Presently, there is no guideline-endorsed evidence for the treatment of CRAO though a number of therapeutic interventions have been proposed.  The aim of the treatment is to increase the perfusion pressure of the retinal circulation, or to dislodge or lyse the obstructing thrombus/embolus.  The various treatment options are as follows: Ocular massage; anterior chamber paracentesis; breathing a high oxygen (95%) and carbon dioxide (5%) mixture (carbogen); use of pharmacological agents (e.g., intravenous acetazolamide), hyperosmotic agents (e.g., mannitol, sublingual isosorbide dinitrate, etc.), and thrombolytics (e.g., tissue plasminogen activator). , For these treatments to be effective, however, they must be instituted within a few hours of occlusion of the retinal artery. Retinal ischemic tolerance time appears to be between 4 h and 6.5 h before any irreversible damage occurs. , Thus, any treatment instituted much later than 6 h from the time of loss of vision is not likely to restore the vision. Visual improvement was, therefore, unlikely in this case despite the measures taken.

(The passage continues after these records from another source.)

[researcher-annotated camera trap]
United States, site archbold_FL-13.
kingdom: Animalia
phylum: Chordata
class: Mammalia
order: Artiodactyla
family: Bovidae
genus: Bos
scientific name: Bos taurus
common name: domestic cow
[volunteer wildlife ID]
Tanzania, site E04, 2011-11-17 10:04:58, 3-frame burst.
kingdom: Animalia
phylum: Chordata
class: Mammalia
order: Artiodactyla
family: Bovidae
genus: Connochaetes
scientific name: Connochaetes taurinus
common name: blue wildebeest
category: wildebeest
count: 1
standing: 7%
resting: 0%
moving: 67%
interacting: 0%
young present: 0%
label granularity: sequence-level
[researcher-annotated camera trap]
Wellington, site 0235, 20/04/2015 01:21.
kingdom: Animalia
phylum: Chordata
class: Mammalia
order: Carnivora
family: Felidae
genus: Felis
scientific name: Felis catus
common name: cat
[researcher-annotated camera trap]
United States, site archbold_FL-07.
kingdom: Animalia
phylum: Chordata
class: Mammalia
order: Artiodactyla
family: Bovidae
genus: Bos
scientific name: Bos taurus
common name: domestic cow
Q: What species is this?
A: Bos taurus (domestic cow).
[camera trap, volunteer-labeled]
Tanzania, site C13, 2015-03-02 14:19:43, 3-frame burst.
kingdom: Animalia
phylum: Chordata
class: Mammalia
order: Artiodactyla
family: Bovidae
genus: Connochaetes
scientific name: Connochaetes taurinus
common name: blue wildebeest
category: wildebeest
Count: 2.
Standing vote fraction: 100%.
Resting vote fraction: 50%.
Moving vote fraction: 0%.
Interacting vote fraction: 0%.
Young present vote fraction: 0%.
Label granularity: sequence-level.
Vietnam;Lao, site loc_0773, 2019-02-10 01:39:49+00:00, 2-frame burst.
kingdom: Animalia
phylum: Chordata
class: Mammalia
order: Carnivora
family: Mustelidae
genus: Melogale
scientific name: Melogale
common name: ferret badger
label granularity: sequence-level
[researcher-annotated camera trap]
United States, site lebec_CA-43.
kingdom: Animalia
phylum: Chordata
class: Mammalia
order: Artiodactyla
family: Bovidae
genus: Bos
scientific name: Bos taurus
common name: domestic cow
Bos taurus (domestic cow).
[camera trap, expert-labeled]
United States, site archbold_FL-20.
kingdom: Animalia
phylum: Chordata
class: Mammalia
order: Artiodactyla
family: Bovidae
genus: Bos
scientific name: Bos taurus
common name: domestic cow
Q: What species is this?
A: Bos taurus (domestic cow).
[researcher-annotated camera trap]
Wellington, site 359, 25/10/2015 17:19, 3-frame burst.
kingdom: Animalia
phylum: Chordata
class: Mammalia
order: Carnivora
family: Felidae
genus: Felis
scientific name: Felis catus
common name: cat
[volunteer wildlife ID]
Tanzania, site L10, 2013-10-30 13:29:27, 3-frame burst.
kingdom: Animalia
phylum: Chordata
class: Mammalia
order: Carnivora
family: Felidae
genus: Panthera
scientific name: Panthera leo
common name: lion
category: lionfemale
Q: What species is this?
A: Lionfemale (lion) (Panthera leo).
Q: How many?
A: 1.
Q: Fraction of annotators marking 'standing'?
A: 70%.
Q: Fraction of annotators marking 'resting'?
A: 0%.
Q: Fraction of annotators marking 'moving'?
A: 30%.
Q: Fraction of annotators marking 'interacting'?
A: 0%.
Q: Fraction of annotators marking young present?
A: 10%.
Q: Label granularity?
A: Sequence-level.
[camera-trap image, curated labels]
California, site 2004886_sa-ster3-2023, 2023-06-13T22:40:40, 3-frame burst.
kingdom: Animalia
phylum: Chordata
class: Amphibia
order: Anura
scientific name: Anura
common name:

The incidence of CRAO in this patient may have been prevented if he had been on an anticoagulant. There is however controversy about the necessity of routine anticoagulation in patients with dilated cardiomyopathy in sinus rhythm. , The only clear-cut indications for anticoagulation in most of the patients with dilated cardiomyopathy are atrial fibrillation, a previous thromboembolic event or a left ventricular thrombus. 
Visual prognosis for CRAO is generally poor due to retinal infarction.  Sixty one percent of the patients will achieve a VA of counting fingers or worse at the final visit, whereas only 16% will have a VA of 20/40 or better.  Affected eyes are also at risk of developing ocular neovascularization and neovascular glaucoma. , Rudkin et al.  showed that ocular neovascularization occurs at approximately 8 weeks, with a range of 2-16 weeks, so monitoring at 2-week intervals from CRAO occurrence up to 4 months post-CRAO would appear prudent. 
| Conclusion|| |
In conclusion, CRAO is a time-critical pathology, and the case reported here should heighten the awareness regarding the occurrence of this pathology as a possible embolic event in nonanticoagulated patients with dilated cardiomyopathy.